Here’s how I would have run the summit between Prof and Sarg.
(…Note: I prefer throwback Super Bowl scheduling whereby the event runs equally in daytime and nighttime…)
(…Another note: Don’t invite Vice Presidents unless they can get hammered...)
(...Final note: Notice the GotGoggz motto "Everyone Must Be 3 Down" is covered in the first 15 minutes...)
5:00: Everyone shotguns a beer.
5:05: Everyone shotguns another beer.
5:10: Whoever shotguns the slowest goes through the spanking machine.
5:15: Everyone shotguns a third beer.
5:20 – 6:00: Dunk tank – except rather than throwing a traditional baseball at the bulls-eye release, golf balls are used (...It’s more gentlemanly…). Tees will be placed 15 yards away. Everyone swings at once. If you miss, you drink. If you hit bulls-eye, you go in the tank!
6:00 – 6:30: Dance-off.
6:30 – 8:00: Zoolander viewing on the lawn with session beerz.
8:05: Everyone takes a shot.

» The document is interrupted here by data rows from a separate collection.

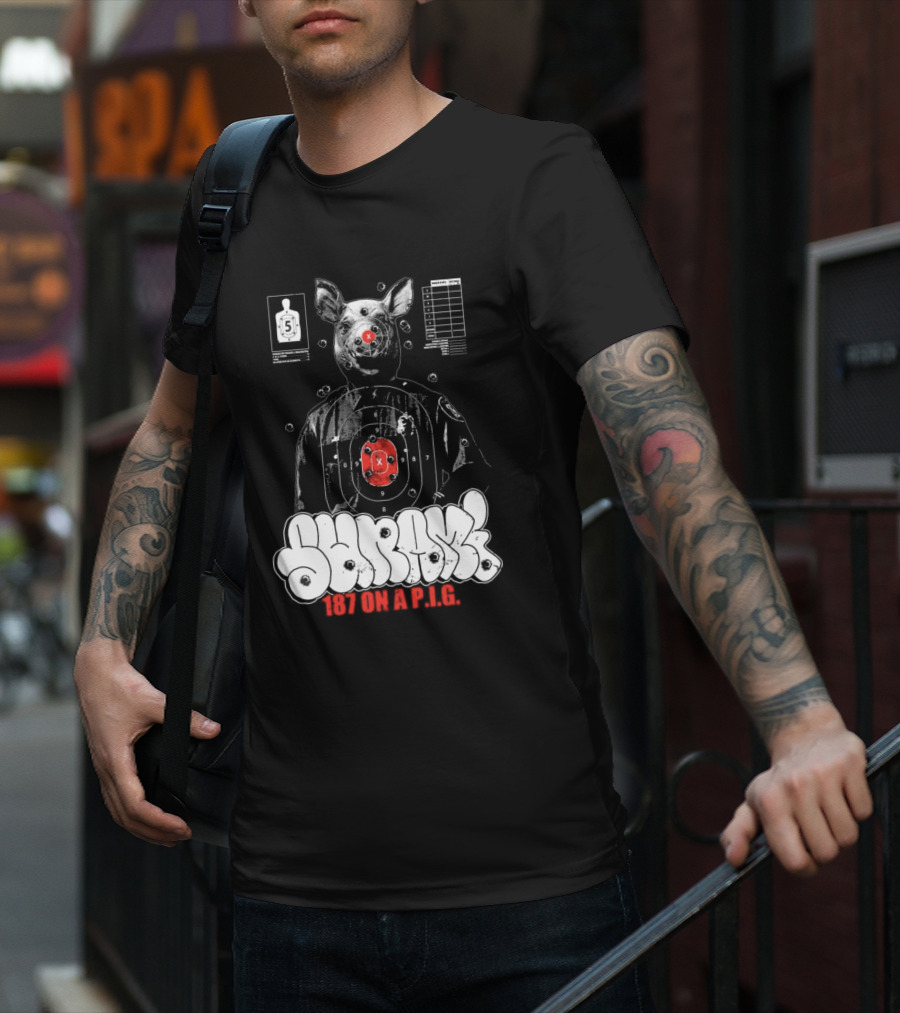 Sunami Pig 187 Target Shooting Pig Design T-Shirt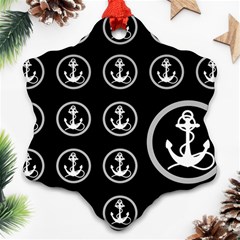 Anchor Pattern Snowflake Ornament (two Sides) by Amaryn4rt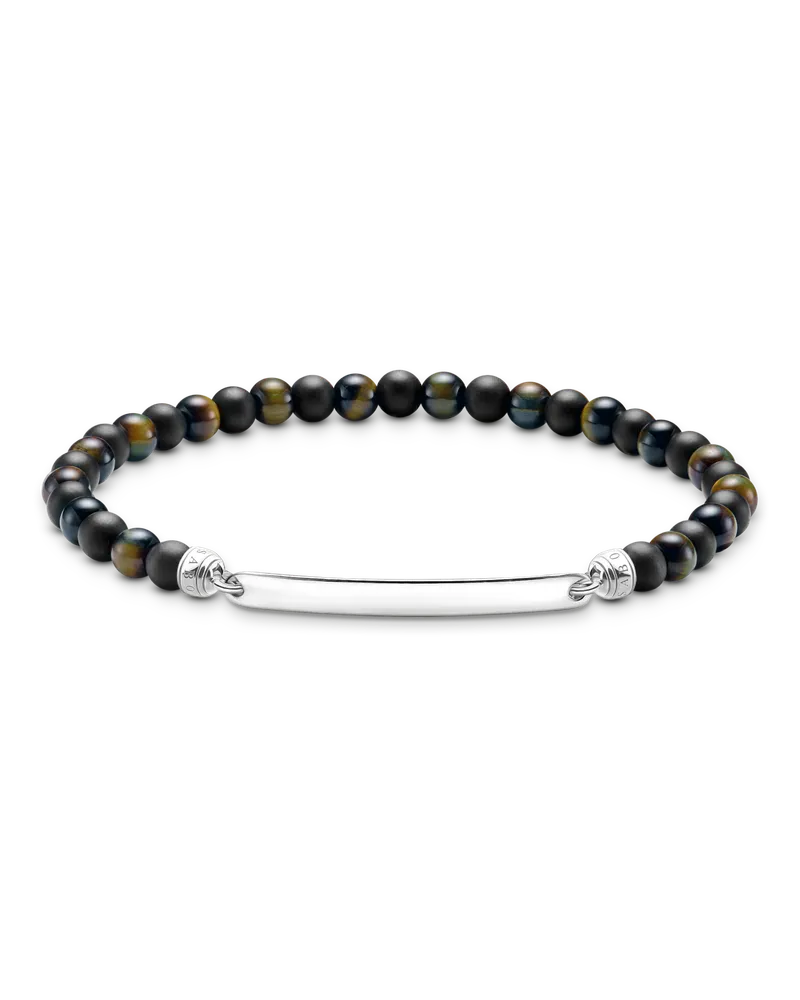 Thomas Sabo Herren Gravierbares Armband mit Obsidian- und Tigerauge-Beads, 372 Blau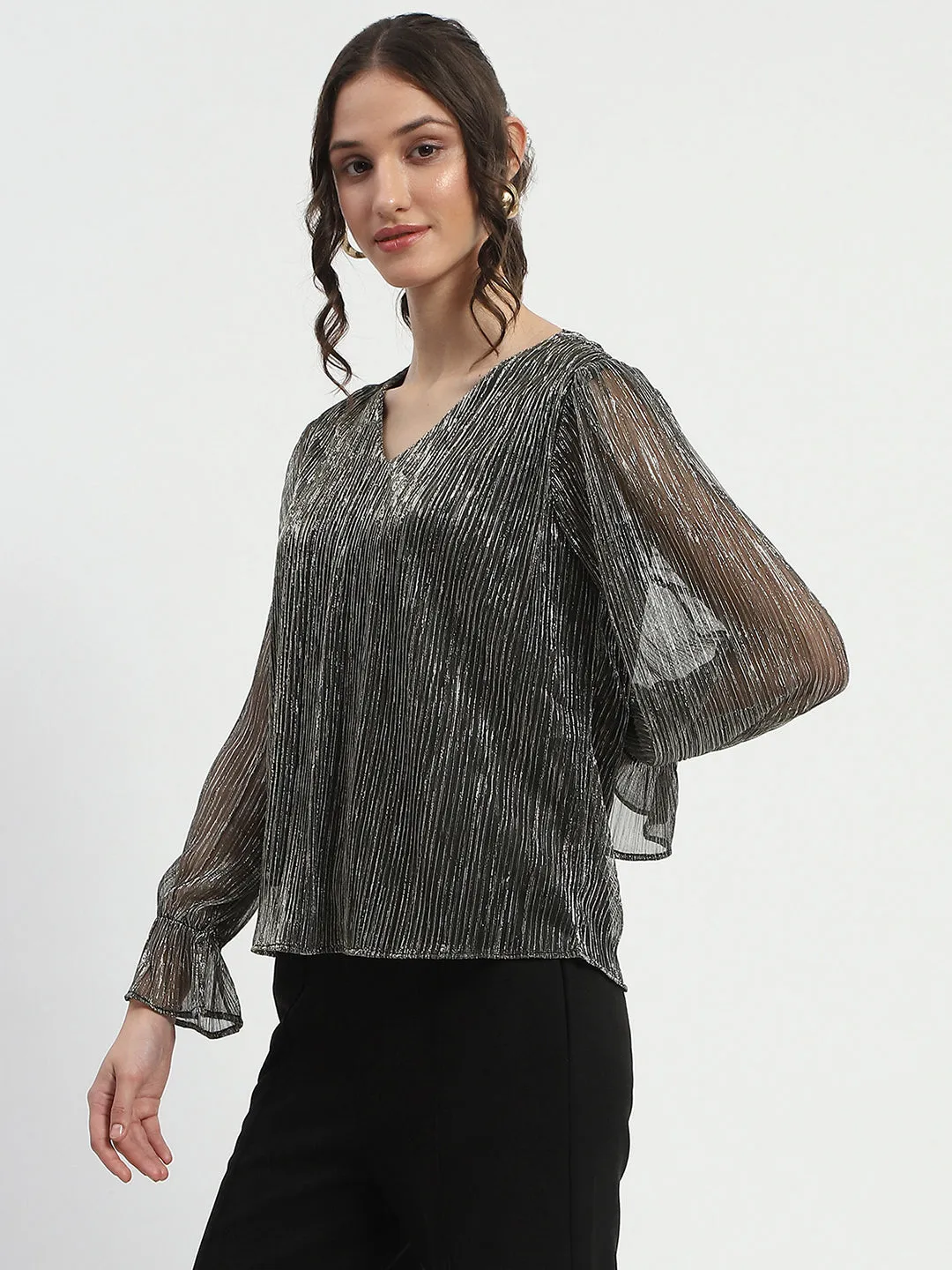 Madame Ruffle Sleeve Black Shimmery Top Light Fabric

Repeat 3 times.
8:10: Streaking through the quad.
Now, that’s the way to heal personal conflicts! In my scenario, Prof and Sarg are waking up naked together with a whole mess of communal experience that in time will become the stuff of true nostalgia. They’ll end up meeting at the local Harvard Yard bar on The Shit-Face Summit Anniversary just to slap each others’ backs and reminisce.
Sarg will tell the story of how he had to use his first aid experience to help Prof out with the rose thorns he had all about his ankles and face after passing out without looking down first. Prof will genuinely congratulate Sarg on his golf swing and shotgun-ing ability. They’d be a regular fraternity of brotherz!

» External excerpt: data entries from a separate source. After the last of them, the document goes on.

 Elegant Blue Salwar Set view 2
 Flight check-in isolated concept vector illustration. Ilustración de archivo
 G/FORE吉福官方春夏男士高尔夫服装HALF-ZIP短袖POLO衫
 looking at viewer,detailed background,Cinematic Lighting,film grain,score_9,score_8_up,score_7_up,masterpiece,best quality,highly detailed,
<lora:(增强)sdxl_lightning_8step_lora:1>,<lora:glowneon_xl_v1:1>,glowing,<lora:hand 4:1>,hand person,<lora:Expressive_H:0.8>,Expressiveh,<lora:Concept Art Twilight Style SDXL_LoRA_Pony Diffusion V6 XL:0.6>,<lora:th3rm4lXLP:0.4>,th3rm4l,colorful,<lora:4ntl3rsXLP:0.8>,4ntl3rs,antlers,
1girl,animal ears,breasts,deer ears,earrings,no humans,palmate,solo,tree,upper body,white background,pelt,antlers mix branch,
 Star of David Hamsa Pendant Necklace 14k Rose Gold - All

Reagan's Filmz Finally Pay Off
David Reynold’s elucidates on the dynamics of summitry as intercultural communication for the academic journal International Affairs. Reynold’s analysis goes beyond the narrow confines of historical context and biographical figures. Rather, he focuses on the underlying imperatives to summit success. In a case study of Reagan/Gorbachev, Reynold’s finds that “keepin’ it light” is quite effective.
Reynolds (2009) writes: “Reagan suddenly diffused the tension by suggesting they take a walk outside…strolling down to the lake, they chatted about Reagan’s Hollywood movies.”
Despite a day of heated debate, they ended up agreeing to more talkz that led to nuclear disarmament. Gorbachev said the casual conversation on the walk to the lake was “a spark of electric mutual trust between us.” The power of inane banter cannot be underestimated for “moments of maximum communication.” I mean what is more pointless than Reagan’s movie career?
Imagine if they had lit up a kegger? :)) Imagine if they hit the Slip ‘N’ Slide between chugging out of mead style gobletz shotgun style! Nukes might well be a relic of history!